* _TASK DIRECTIONS_
State how many lines in the entries below contain "strong". Write nothing but the number.

* _SUPPLIED RECORDS_
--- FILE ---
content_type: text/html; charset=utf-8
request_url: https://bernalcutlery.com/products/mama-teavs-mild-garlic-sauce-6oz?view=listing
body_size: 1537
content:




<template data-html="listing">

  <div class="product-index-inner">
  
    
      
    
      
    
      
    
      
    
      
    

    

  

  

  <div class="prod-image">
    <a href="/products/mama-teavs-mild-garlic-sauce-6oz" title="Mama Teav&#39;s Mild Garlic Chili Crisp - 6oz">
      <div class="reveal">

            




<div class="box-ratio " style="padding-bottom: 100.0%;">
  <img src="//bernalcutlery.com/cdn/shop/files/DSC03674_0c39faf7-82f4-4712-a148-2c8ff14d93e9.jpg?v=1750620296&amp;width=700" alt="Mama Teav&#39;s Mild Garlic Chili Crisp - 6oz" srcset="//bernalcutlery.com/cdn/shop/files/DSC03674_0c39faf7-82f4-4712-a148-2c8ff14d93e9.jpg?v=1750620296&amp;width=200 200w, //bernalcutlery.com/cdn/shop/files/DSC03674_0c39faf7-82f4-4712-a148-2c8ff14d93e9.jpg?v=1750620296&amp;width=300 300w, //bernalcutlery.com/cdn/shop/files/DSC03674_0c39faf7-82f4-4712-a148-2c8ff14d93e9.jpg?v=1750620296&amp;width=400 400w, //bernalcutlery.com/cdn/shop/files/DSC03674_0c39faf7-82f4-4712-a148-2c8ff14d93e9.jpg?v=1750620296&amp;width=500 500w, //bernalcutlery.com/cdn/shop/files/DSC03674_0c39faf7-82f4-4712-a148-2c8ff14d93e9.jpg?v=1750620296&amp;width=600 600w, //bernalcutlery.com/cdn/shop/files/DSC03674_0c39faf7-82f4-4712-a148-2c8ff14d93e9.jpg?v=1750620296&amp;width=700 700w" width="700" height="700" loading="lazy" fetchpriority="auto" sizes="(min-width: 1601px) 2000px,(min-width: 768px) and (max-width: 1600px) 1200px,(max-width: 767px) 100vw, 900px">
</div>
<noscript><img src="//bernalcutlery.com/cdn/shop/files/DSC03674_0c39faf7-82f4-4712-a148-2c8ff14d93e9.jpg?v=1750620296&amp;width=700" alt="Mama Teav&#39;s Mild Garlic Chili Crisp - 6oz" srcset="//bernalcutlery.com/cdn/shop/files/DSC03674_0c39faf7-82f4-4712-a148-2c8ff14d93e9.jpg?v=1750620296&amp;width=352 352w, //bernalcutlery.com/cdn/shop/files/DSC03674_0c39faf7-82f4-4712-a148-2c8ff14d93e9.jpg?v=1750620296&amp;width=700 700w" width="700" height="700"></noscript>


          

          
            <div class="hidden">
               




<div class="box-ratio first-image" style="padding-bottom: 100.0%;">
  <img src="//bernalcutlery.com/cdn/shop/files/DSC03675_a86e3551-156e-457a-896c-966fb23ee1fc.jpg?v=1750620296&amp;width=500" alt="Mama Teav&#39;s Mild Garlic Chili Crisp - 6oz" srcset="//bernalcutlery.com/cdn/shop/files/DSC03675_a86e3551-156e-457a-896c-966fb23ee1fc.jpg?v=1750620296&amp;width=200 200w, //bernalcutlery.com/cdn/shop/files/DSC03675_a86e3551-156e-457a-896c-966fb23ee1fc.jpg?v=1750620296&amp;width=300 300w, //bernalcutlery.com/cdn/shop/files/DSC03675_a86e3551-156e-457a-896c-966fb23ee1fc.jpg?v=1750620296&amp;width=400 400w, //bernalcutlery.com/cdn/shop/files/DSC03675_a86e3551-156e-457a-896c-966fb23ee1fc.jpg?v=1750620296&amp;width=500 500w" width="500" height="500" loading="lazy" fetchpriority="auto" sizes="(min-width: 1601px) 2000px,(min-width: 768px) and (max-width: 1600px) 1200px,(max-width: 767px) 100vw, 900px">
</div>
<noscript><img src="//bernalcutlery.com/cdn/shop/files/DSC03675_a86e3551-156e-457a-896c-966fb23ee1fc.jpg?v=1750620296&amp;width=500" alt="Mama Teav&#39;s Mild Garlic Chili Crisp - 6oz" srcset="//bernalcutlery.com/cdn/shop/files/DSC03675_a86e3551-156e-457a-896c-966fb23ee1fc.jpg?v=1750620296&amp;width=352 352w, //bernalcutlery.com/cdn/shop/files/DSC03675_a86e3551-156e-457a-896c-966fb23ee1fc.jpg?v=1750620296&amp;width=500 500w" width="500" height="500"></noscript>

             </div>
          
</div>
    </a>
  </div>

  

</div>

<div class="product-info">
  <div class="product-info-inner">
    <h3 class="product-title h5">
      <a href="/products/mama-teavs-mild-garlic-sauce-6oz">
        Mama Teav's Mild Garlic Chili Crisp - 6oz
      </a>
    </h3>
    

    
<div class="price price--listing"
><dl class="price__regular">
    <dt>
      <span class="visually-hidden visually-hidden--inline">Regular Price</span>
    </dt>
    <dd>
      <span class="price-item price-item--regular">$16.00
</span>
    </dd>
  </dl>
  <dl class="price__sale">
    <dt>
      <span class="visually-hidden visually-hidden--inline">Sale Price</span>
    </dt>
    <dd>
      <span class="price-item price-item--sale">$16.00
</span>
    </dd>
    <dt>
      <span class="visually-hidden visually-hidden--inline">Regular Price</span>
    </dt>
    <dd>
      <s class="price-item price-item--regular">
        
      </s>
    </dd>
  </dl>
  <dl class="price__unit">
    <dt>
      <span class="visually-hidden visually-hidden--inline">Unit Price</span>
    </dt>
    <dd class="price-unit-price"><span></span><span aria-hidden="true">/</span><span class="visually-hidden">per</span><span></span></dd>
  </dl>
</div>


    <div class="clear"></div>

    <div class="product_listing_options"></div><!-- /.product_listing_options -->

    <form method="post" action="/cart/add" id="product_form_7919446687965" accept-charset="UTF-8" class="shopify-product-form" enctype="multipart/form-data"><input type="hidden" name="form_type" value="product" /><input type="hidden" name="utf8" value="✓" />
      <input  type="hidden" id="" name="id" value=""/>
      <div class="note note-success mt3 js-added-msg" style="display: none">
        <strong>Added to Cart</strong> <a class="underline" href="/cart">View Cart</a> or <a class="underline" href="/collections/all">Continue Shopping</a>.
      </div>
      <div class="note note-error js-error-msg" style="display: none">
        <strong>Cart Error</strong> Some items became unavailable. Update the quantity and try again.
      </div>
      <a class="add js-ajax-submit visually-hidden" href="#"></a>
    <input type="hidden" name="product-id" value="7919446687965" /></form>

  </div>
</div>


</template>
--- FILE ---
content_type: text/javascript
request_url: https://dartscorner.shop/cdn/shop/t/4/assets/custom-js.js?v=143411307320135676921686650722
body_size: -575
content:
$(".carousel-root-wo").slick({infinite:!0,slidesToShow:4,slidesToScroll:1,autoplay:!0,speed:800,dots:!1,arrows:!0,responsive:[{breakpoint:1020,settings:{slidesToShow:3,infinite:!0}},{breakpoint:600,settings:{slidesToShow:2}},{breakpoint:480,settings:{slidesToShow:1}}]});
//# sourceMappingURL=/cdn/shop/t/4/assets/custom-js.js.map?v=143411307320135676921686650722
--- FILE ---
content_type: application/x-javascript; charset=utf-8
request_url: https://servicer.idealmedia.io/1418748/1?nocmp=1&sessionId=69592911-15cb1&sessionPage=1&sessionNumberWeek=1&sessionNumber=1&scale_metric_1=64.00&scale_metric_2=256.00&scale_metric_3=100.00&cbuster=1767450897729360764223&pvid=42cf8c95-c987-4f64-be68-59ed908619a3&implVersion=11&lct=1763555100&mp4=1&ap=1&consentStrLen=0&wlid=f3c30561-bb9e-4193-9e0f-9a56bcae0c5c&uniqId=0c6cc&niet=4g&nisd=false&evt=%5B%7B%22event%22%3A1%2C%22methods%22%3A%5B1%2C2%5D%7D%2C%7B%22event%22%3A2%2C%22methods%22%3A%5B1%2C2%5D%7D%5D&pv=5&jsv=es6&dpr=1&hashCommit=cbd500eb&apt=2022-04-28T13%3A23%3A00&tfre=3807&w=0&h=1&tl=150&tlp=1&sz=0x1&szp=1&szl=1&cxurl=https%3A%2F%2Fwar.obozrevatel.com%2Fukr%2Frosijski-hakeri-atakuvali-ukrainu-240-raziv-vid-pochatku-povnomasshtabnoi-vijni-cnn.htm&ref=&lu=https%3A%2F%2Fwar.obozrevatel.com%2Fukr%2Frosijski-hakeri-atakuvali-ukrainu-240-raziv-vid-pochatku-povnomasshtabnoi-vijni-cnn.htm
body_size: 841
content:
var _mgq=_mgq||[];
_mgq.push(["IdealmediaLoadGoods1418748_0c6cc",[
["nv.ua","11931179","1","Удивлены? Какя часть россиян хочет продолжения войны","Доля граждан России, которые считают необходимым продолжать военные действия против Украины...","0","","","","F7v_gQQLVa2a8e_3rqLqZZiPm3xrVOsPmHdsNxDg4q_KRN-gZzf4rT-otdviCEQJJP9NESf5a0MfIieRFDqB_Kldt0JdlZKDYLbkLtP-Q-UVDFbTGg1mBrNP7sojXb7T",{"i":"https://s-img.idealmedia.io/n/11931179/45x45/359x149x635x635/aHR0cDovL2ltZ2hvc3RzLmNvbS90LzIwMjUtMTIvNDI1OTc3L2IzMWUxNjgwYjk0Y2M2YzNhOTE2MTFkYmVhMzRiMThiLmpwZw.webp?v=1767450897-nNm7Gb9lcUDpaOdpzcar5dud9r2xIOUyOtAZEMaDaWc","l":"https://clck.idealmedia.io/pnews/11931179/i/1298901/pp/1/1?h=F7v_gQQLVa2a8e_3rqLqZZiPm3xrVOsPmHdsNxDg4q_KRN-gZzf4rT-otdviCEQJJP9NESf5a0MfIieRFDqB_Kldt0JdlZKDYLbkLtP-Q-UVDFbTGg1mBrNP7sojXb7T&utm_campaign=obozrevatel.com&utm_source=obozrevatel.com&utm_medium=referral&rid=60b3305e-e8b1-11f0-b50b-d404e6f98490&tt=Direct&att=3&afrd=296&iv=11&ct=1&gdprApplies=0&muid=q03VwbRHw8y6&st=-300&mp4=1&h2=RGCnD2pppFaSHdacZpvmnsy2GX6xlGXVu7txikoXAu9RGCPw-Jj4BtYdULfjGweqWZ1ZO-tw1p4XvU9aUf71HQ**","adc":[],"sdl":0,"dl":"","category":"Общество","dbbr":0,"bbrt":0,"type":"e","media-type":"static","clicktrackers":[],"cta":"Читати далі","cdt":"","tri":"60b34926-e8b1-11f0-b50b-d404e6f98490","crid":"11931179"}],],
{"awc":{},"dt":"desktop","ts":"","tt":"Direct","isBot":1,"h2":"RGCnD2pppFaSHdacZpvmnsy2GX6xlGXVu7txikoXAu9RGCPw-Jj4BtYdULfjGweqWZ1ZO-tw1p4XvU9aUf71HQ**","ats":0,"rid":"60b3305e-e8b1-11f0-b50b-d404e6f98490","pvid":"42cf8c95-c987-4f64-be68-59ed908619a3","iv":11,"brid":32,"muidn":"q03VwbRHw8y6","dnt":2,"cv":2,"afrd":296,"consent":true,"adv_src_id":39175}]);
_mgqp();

* _PROBLEM SOLUTION_
2